November 24, 2020 2 min read
Drinking water is a common necessity for working out, but it can be difficult to know how much water you need to ensure you’re getting enough. Staying hydrated prevents your muscles from cramping up and staves off fatigue so that you have the energy to get through your workout. To help you perform your best, here’s how to stay hydrated during a workout.
Before you even begin working out, a good rule of thumb is to drink at least two cups of water at least two hours beforehand so that your body gets the chance to use that water to keep itself well-hydrated. Your warm-up will then be the next important step, as your blood flow will begin to increase and fluids will be able to easily reach your muscles. Warming up on a home gym treadmill is recommended, as cardio is one of the most effective ways to increase blood flow and heart rate. Once you’ve finished warming up and move on to your workout routine, make sure you’re drinking four to six ounces of water every 20 minutes. Waiting to feel thirsty is not a perfect indication of hydration, so a consistent intake of water will eliminate the risk of your muscles becoming dehydrated.

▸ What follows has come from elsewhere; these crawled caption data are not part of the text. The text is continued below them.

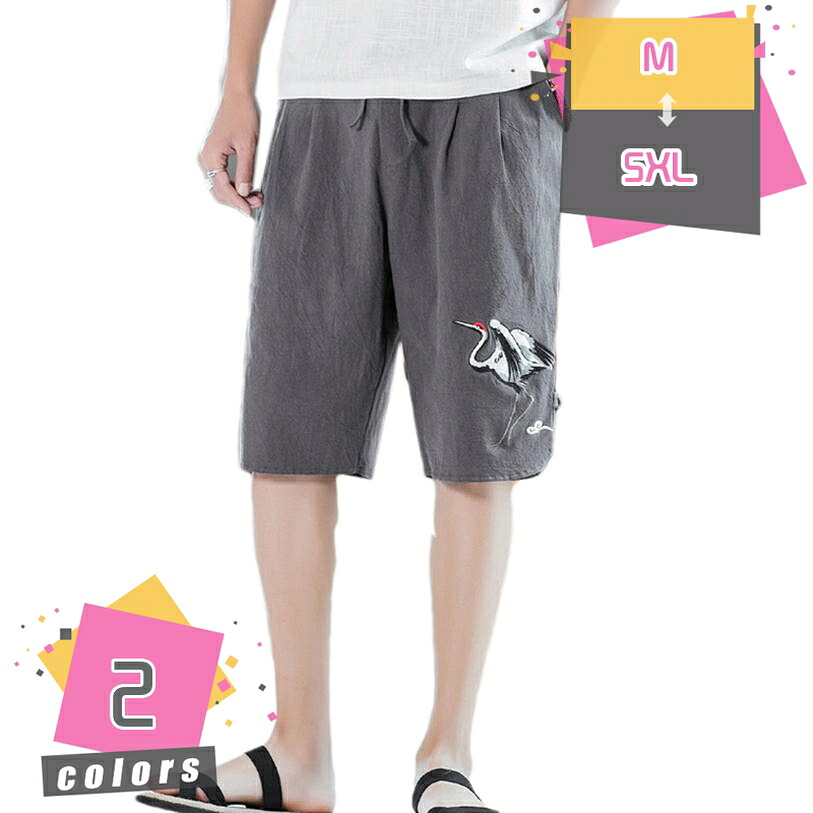 1000円OFFクーポン メンズ ショートパンツ 綿麻パンツ ハーフパンツ リネンパンツ 夏 短パン 5分丈 亜麻パンツ ミディアムパンツ 半ズボン 紐付き 薄手 ゆったり 通気 吸汗 速乾 お洒落 ユニセックス 部屋着 旅行 春 夏 秋 夏服 大きサイズ mdnat｜TandM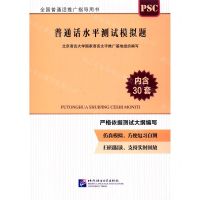 [N]普通话水平测试模拟题(全国普通话推广指导用书)-9787561957301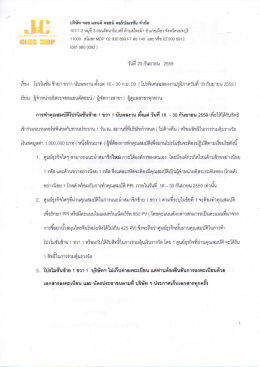 โปรพิเศษฉลองงานภูมิภาค - World-JC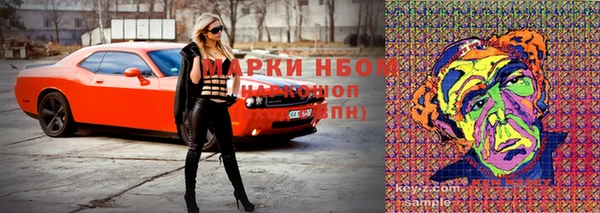 кокс Балабаново
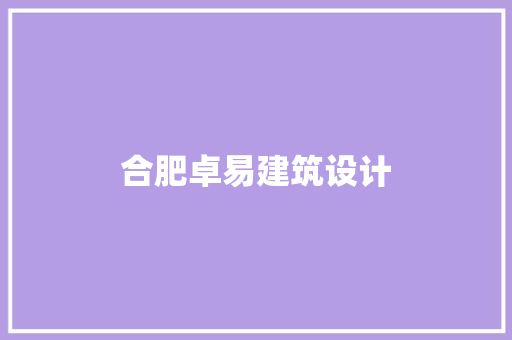 合肥卓易建筑设计 建筑设计
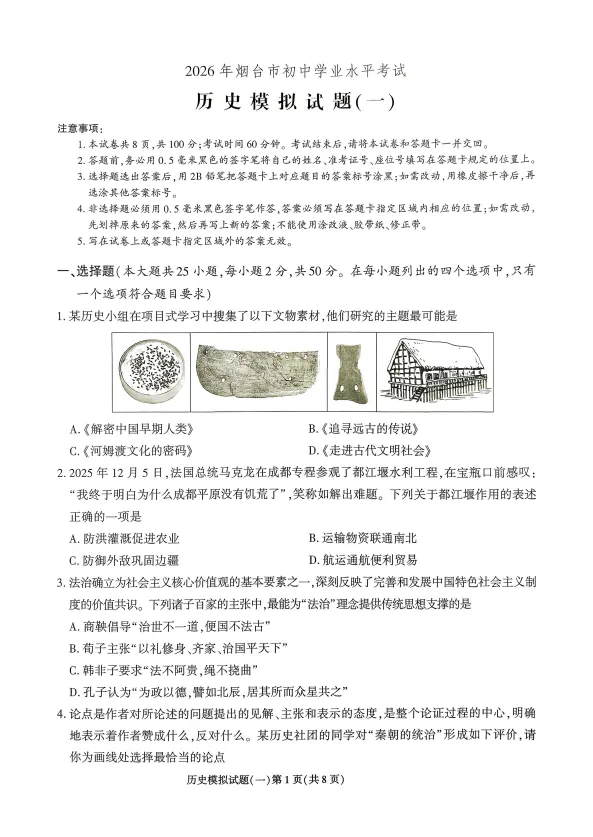2026年烟台市初中学业水平考试历史模拟试题(八套)-第1张图片-四季读书网 2026年烟台市初中学业水平考试历史模拟试题(八套)-第1张图片-四季读书网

While water is the most ideal, there are some other liquids you could make use of. Sports drinks are packed with sugar with the intention of giving athletes a boost in carbohydrates that the body will turn into glycogen—the chemical your body uses to give you energy. Sports drinks also include minerals to replace lost electrolytes. Another option is diluting fruit juice with water to achieve the same effect as sports drinks. Water will always be your best option, but if you desperately need a change of pace, these are other options you can turn to.
To make sure you know you’re hydrated, it’s helpful to know what dehydration looks like. The most immediate sign of dehydration is cramps. These are sudden and painful involuntary muscle contractions that can result from your muscles lacking water. Another obvious indicator is your urine. The lighter and clearer your urine is, the more hydrated you are, and vice versa. Smaller symptoms include physical signs such as lightheadedness, nausea, and fatigue. All in all, the main takeaway should be that consistently drinking water is how you stay hydrated during a workout, which may seem obvious, but it’s common to accidentally neglect this practice.